__WHAT THIS TASK INVOLVES__
Copy the material below word for word, starting at the line that contains "How far from the camera viewpoint" and continuing through its last line, with both ends included.

((

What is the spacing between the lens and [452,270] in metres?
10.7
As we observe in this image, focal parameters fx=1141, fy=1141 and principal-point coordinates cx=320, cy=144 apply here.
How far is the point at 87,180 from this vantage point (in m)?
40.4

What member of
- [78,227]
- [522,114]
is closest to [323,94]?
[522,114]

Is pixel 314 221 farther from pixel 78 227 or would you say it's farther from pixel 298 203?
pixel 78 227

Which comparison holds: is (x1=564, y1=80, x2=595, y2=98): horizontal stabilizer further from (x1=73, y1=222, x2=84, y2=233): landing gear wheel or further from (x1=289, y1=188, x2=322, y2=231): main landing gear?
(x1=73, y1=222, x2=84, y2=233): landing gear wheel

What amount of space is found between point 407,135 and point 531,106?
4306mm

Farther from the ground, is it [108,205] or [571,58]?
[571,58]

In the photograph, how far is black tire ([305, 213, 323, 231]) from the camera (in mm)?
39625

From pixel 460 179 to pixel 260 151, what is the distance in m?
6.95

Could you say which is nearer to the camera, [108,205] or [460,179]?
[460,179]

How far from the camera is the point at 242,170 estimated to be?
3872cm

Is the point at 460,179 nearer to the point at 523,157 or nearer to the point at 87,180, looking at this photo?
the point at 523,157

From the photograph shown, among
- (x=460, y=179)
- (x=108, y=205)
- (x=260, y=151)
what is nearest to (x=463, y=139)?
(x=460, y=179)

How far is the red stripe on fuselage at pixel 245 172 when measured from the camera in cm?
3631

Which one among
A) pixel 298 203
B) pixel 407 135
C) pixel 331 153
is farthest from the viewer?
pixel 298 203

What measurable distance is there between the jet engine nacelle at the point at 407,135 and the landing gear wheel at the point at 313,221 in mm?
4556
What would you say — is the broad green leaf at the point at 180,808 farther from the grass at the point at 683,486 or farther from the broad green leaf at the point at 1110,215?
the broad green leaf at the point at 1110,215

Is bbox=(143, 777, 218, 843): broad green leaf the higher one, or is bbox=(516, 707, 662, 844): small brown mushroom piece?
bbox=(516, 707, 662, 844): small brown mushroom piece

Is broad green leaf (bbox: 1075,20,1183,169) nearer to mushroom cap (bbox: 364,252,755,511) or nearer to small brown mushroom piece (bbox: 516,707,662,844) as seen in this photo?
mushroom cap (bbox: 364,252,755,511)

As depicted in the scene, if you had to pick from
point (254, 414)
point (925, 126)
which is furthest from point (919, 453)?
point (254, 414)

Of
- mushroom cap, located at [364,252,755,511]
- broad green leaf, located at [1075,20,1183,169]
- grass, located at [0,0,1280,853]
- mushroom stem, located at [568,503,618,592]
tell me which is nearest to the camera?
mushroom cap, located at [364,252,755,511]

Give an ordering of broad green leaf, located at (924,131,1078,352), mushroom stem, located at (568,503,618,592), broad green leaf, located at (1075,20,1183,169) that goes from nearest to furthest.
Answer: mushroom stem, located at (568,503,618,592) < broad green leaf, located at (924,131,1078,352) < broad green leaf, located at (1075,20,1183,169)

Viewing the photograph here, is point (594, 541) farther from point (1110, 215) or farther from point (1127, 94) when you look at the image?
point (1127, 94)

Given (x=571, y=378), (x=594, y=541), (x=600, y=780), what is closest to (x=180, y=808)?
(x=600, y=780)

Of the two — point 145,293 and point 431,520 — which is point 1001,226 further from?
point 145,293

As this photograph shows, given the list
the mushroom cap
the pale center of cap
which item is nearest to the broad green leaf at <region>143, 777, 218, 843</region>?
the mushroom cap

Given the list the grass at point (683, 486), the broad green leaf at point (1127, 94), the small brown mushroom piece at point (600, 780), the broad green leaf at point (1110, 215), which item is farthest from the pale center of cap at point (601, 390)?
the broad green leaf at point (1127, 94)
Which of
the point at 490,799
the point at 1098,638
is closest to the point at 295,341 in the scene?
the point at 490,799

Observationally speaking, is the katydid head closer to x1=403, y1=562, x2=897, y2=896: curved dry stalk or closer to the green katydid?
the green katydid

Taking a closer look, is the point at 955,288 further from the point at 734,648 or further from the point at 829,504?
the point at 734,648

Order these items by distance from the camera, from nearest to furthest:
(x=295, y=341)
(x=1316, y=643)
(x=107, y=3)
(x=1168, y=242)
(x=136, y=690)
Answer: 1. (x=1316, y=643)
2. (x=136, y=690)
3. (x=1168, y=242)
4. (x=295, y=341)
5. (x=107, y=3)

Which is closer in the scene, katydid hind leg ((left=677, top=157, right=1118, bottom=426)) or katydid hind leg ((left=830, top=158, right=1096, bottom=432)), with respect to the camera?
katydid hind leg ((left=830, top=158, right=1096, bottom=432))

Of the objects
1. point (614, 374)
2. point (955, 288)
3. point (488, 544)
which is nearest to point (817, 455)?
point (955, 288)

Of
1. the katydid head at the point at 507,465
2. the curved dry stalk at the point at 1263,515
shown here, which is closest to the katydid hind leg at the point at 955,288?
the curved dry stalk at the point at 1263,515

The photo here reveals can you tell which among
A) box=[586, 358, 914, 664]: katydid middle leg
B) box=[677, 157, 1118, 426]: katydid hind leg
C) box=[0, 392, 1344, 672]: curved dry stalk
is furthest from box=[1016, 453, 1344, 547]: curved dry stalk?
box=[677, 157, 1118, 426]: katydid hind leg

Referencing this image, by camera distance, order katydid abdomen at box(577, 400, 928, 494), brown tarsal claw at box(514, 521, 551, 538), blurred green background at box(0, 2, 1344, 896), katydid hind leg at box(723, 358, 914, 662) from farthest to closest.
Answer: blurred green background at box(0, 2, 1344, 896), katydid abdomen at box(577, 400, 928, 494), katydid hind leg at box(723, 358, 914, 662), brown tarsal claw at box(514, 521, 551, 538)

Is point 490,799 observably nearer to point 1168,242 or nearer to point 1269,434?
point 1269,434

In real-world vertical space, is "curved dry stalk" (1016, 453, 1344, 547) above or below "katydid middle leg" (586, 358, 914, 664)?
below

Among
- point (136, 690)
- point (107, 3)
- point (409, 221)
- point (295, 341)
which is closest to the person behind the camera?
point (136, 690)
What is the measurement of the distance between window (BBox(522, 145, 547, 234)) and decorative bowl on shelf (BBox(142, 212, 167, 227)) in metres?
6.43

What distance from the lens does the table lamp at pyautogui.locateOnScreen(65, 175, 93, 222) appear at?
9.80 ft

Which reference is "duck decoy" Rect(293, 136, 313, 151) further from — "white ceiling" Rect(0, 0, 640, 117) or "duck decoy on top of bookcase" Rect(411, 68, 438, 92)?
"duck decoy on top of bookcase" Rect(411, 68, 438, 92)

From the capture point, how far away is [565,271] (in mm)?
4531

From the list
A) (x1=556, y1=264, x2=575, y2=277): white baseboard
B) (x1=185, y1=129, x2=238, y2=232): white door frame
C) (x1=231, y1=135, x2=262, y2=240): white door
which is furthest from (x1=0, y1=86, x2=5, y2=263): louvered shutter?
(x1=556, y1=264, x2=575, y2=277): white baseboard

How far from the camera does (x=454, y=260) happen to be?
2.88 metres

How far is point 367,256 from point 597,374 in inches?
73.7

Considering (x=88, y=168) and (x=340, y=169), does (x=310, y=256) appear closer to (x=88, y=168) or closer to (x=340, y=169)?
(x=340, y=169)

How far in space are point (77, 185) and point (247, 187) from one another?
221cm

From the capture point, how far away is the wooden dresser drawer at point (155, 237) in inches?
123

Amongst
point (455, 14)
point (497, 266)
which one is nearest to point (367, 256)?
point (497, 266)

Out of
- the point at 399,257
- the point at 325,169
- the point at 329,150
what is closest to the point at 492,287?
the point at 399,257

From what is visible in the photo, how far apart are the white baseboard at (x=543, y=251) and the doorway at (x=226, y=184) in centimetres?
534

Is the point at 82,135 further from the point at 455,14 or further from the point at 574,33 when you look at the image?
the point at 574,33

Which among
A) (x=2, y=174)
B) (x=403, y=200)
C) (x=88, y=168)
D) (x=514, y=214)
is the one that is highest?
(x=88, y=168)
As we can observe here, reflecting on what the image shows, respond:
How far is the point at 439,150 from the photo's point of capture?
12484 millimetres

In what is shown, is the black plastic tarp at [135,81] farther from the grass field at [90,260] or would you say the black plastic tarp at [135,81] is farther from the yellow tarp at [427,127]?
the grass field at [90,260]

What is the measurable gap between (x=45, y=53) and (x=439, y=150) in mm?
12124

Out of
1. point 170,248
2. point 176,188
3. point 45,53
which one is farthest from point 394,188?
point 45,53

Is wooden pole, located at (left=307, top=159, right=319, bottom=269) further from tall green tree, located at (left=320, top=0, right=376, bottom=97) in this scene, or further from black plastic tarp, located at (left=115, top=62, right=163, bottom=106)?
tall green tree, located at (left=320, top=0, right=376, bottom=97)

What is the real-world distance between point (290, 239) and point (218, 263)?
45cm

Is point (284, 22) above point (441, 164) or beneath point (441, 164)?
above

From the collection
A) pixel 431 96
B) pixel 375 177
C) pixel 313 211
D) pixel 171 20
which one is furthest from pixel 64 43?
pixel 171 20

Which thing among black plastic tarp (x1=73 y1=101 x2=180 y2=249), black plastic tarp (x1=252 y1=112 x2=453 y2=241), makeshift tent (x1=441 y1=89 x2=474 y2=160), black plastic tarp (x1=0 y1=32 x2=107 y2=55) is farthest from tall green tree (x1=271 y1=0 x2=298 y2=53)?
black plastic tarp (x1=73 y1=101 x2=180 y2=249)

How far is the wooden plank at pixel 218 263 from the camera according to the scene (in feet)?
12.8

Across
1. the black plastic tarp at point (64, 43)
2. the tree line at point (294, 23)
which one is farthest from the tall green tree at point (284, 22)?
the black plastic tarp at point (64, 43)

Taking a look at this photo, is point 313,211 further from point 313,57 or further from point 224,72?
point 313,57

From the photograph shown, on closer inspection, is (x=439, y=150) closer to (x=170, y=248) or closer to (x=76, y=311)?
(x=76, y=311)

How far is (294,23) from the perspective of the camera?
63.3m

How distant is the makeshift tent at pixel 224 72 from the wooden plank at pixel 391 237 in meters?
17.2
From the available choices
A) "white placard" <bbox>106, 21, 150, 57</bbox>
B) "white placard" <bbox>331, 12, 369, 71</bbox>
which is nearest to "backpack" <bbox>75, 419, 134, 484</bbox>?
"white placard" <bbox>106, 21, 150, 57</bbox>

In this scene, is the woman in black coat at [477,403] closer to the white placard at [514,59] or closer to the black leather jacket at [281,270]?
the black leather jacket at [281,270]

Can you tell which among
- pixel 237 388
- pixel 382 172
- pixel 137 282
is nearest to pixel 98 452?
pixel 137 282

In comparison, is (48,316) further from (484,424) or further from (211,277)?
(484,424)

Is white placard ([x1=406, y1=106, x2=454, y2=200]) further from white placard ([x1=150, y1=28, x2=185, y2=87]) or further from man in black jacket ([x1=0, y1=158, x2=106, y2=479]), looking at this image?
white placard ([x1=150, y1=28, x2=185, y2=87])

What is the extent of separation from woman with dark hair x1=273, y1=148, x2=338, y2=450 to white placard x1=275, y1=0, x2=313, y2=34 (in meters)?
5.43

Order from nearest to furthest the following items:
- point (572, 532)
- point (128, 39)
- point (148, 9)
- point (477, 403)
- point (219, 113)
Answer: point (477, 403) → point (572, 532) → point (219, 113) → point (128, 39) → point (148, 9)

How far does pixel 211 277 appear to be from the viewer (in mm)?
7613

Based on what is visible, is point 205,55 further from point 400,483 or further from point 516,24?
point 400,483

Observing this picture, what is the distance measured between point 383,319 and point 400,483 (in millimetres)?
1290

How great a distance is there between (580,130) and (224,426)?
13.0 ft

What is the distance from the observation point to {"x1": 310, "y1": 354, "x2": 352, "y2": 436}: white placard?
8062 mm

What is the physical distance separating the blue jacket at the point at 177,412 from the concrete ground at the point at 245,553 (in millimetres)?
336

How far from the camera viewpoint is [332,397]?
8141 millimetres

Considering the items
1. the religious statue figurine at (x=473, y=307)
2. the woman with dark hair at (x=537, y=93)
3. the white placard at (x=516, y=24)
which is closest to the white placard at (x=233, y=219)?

))

__COMPLETED TASK__
How far from the camera viewpoint is [332,397]?
8141 millimetres

Considering the items
1. the religious statue figurine at (x=473, y=307)
2. the woman with dark hair at (x=537, y=93)
3. the white placard at (x=516, y=24)
which is closest to the white placard at (x=233, y=219)?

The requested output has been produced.